# Rebooted on .602 and clockwork came up



## Bbyland (Aug 7, 2011)

I was having internet connection issues on my gmail so I rebooted my phone to refresh my connection and while powering back on clockwork came up. I decided to try one of my shuji rom backups and what do you know it worked. Keep in kind I took the OTA UPDATE. Can anyone tell me how this happened?


----------



## mwaters33 (Jun 6, 2011)

"Bbyland said:


> I was having internet connection issues on my gmail so I rebooted my phone to refresh my connection and while powering back on clockwork came up. I decided to try one of my shuji rom backups and what do you know it worked. Keep in kind I took the OTA UPDATE. Can anyone tell me how this happened?

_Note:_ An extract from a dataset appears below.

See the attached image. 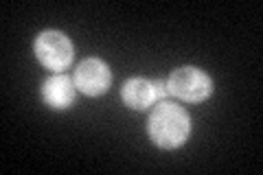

I ran the 602 leak for about 12 hours and every time I rebooted the phone (which I did a lot) it booted up in cw recovery. Dunno why but it did save me an sbf when I screwed up a system file experimenting


----------



## Bbyland (Aug 7, 2011)

Right on, I was thinking about doing a sbf today and now luckily I don't have to. Less hassle to me I'm not complaining


----------



## OsoRemby (Jun 13, 2011)

I tried to flash .602 and it didn't stick. I'm glad cuz it's not rooted


----------



## Guest (Aug 19, 2011)

OsoRemby said:


> I tried to flash .602 and it didn't stick. I'm glad cuz it's not rooted


... The .602 zip is pre-rooted. The only one that isn't is the OTA when you check for updates on your phone. The leak from TBH is most definitely rooted though.


----------